TEMPerHUM USB hygrometers

11.10.2015 14:19

Last month at a project meeting in Ghent, Hans Cappelle told me about PCsensor TEMPerHUM hygrometers and thermometers. At around 23 EUR per piece, these are relatively cheap, Chinese made USB-connected sensors. I was looking for something like that to put into a few machines I have running at different places. Knowing the room temperature can be handy. For instance, once I noticed that the CPU and motherboard temperature on one server was rising even though fan RPMs did not change. Was it because the change in the room temperature or was it a sign that heat sinks were getting clogged with dust? Having a reading from a sensor outside of the server's box would help in knowing the reason without having to go and have a look.

TEMPerHUM v1.2 USB hygrometers

When I took them out of the box, I was a bit surprised at their weight. I assumed that the shiny surface was metallized plastic, but in fact it looks like the case is actually made of metal. Each came with a short USB extension cable so you can put it a bit away from the warm computer they are plugged in.
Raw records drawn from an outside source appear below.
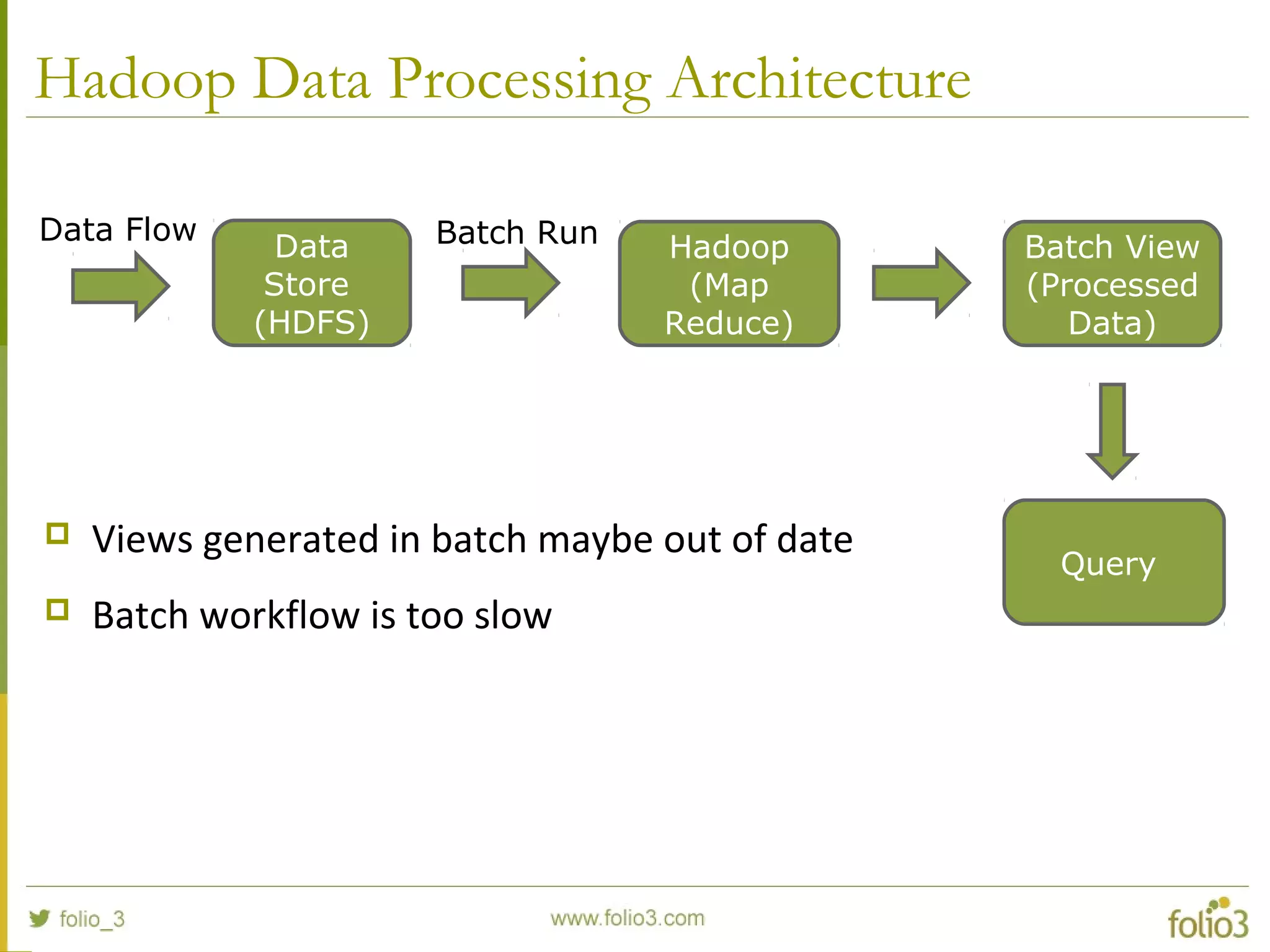 Hadoop Data Processing Architecture

Data Flow

Data Store (HDFS)

Batch Run

Hadoop (Map Reduce)

Batch View (Processed Data)

Query

Views generated in batch maybe out of date

Batch workflow is too slow

folio_3

www.folio3.com

folio3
My devices identify as RDing TEMPERHUM1V1.2 on the USB bus (vendor ID 0x0c45, product ID 0x7402). They register two interfaces with the host: a HID keyboard and a HID mouse. The blue circle with TXT in it is actually a button. When you press it, the sensor starts simulating someone manually typing in periodic sensor readouts. As far as I understand, you can set some settings in this mode by playing with Caps lock and Num lock LEDs. I haven't looked into it further though since I don't currently care about this feature, but it is good to know that sensors can be used with only a basic USB HID keyboard driver and a text editor.

Text editor with TEMPerHUM readings typed in.

On Linux, udev creates two hidraw devices for the sensor. To get a sensor readout from those without having to press the button, Frode Austvik wrote a nice little utility. For v1.2 sensors, you need this patched version.

The utility is written in C and is easy to compile for more exotic devices. The only real dependency is HID API. HID API is only packaged for Debian Jessie, but the 0.8.0 source package compiles on Wheezy as well without any modifications. OpenWRT has a package for HID API. The sensor however does not work on my TP-Link router because it uses USB v1.10 and the router's USB ports apparently only support USB v2.x (see OpenWRT ticket #15194).

By default, udev creates hidraw device files that only root can read. To enable any member of the temperhum group to read the sensor, I use the following in /etc/udev/rules.d/20-temperhum.rules:

Update: Previously, I made the hidraw device world-writable. That might be a security problem, although probably a very unlikely one.

SUBSYSTEM=="hidraw", ATTRS{idVendor}=="0c45", ATTRS{idProduct}=="7402", MODE="0660", GROUP="temperhum"

Finally, what about the accuracy? I left one of the sensors (connected via an extension cable) to sit overnight in a room next to an Arduino with a DS18B20 and the old wireless weather monitor I use at home. The two spikes you see on the graphs are from when I opened the windows in the morning.

Temperature versus time for three thermometers.

The DS18B20 has a declared accuracy of ±0.5°C, while the Si7021 sensor that TEMPerHUM is supposedly using should be accurate to ±0.4°C. However, TEMPerHUM is showing between 1.5°C and 2.0°C higher reading than DS18B20. This might be because the USB fob is heating itself a little bit, or it might be some numerical error (or they might be using off-spec chips). Other people have reported that similar sensors tend to overestimate the temperature.

Humidity versus time for two hygrometers.

For relative humidity measurements I don't have a good reference. The difference between my weather monitor and TEMPerHUM is around 10% according to this graph. Si7021 should be accurate to within 3% according to its datasheet. My weather monitor is certainly worse than that. So I can't really say anything about the humidity measurement except that it isn't obviously wrong.

In conclusion, except for the incompatibility with some Atheros SoCs I mentioned above, these sensors seem to be exactly what they say they are. Not super accurate but probably good enough for some basic monitoring of the environment.

Posted by Tomaž | Categories: Life

Comments

I have taken the basic hidapi code and the temperhum sensor and created a simple rose wrapper.

https://github.com/mpatalberta/rostemperhumid

Dear Tomaž, thank you for the nice blog post. I'd like to ask you, if you can re-upload the github repository if you have somewhere. Kind regards

Posted by Timo

Hi Timo, as far as I know all the repositories I linked in the blog post are still available on GitHub.

Posted by Tomaž

Hi, that's true. I am referring to https://github.com/mpatalberta/rostemperhumid which is obviously not part of your post. Sorry for that! I try to get in contact with mpatalberta.

Posted by Timo

Ah, right. I didn't see the link in mpatalberta's comment. Sorry, I don't have a copy.